Health Kitchen bereichert die Wiener Gastroszene

Im Mai 2016, also vor gut 2 Monaten, hat die Health Kitchen in der Zollergasse 14, 1070 Wien eröffnet und bereichert die Wiener Gastronomieszene mit einem völlig neuen Konzept. Ich habe den Gründer Christopher Wiener getroffen und ihm ein paar Fragen gestellt, um das Konzept näher kennen zu lernen. Inklusive leckerem Testessen versteht sich 😀

Health Kitchen

Acai Bowle

Sabrina: Wie bist du auf die Idee gekommen, Health Kitchen zu gründen?
Christopher: Das war relativ einfach. Ich hab mich in den letzten 10 Jahren irrsinnig schlecht ernährt. Aufgrund dessen habe ich gesagt „Das kann nicht so weiter gehen. Ich hätte gerne ein Konzept wie McDonalds, aber wo ich wirklich ein gesundes aber auch preislich akzeptables Essen bekomme. Damals hatte ich auch noch 20 Kilo mehr auf den Rippen. Ich möchte nicht in ein großes Loch fallen, also nach dem Essen total müde sein und eigentlich gar nicht mehr die Möglichkeit habe, normal zu arbeiten, weil ich die nächsten zwei Stunden 60 bis 80 Prozent Energieverlust habe, weil mein Körper das alles verdauen muss. Zusätzlich möchte ich nicht bei jedem Bissen ein schlechtes Gewissen haben müssen, wie viele Kohlehydrate ich gerade wieder zu mir nehme. Das war der Grundstein meiner Idee und so habe ich quasi gestartet und habe verschiedenste Gerichte aus der ganzen Welt zusammen getragen. Durch meine diversen Reisen natürlich, ich war ja überall dort bei Kunden, Interessenten und auf Messen unterwegs. So ist meine Idee entstanden.

Sabrina: Wie viel Zeit hast du ungefähr verwendet, um das Konzept zu entwickeln?
Christopher: Das Konzept ist in meinem Kopf natürlich schon viele, viele Jahre gereift, aber in Wirklichkeit habe ich mich erst damit beschäftigen können, als ich von der Firma in der EDV-Branche ausgestiegen bin. Das war im Jahr 2014. Erst dann habe ich mich dem Thema widmen können, vor allem einem Thema, nämlich der Immobilienfindung, weil das ist das Schwierigste.

Sabrina: Was ist genau euer Angebot, euer Schwerpunkt?
Christopher: Wir haben im Prinzip drei Angebote/Schwerpunkte: Unter der Woche von Montag bis Samstag haben wir von 09:00 bis um 14:00 Frühstück.

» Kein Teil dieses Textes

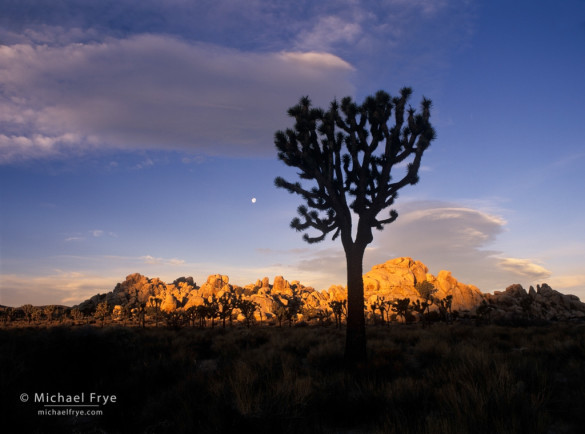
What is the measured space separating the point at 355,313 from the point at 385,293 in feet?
256

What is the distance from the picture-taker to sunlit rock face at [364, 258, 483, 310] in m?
79.6

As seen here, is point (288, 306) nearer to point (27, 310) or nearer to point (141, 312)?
point (141, 312)

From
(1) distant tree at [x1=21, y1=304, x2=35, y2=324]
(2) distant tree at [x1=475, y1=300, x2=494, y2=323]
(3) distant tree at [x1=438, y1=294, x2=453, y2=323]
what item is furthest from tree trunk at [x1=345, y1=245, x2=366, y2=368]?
(1) distant tree at [x1=21, y1=304, x2=35, y2=324]

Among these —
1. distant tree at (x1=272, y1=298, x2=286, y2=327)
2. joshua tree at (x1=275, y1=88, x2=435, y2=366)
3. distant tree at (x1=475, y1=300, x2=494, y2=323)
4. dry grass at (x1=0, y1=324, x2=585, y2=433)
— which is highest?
joshua tree at (x1=275, y1=88, x2=435, y2=366)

Da gibt es zum Beispiel Paleo-Wraps. Das ist im Prinzip ein Ei-Wraps mit verschiedenen Füllungen. Ab 11:00 gibt es die normale Speisekarte.  Hier gibt es vier Angebote: eines sind die Rolls aus Reispapier mit verschiedenen Füllungen. Zweitens gibt es die Salate, drittens die Suppen und viertens verschiedene Desserts. Das ganze eben mit Regionalbezug, mit Low Carb-Bezug, weitgehend biologisch. Und alles ist frisch gekocht und gesund. Zusätzlich bieten wir Mittagsmenüs und Wochengerichte an. Das Mittagsmenü gibt es beispielsweise inklusive Vor- oder Nachspeise und einem Getränk schon um EUR 10,00. Sonntags und Feiertags bieten wir auch Brunch an. Das sind unsere Eckpfeiler.

Health Kitchen

Brunch

Sabrina: Weil du Low Carb erwähnt hast: Was bedeutet das genau?
Christopher: Im Endeffekt heißt es, dass es eine kohlehydratarme Kost ist. No Carb ist es natürlich nicht, soll es auch nicht sein. Für uns heißt das, dass ich dem Körper nur so viele Kohlehydrate zuführe, wie er braucht, aber eben nicht mehr bzw. sogar etwas weniger damit ich dem Körper die Möglichkeit gebe, überflüssiges Gewicht abzubauen. Es gibt nichts, was dem Körper zusätzlich zusetzt. Zum Beispiel verzichten wir komplett auf Soft Drinks – auch die, die sich eigentlich 0-Carb oder „Diät“ nennen. Im Endeffekt sind das nur versteckte und umgemünzte Kohlehydrate, die irgendwo anders wieder zuschlagen. Wir werden zum Beispiel sehr oft gefragt, ob unser Soda Limette-Minze oder Ingwer-Gurke mit Zucker gesüßt ist. Nein, natürlich  nicht. Das ist ganz normal Ingwer, ganz normal Gurke geschnitten, Soda rein und das allein ergibt schon einen so tollen Geschmack. Wir verzichten größtenteils auf Salz, verwenden so gut wie keinen Zucker und wir geben überhaupt keine Geschmacksverstärker oder Sonstiges dazu. Das heißt, wir machen wirklich alles auf komplett gesunder, relativ neutraler Basis. Wenn der Kunde noch Schärfe haben möchte, Koriander oder Sonstiges kann er sich das dann selbst dazu geben.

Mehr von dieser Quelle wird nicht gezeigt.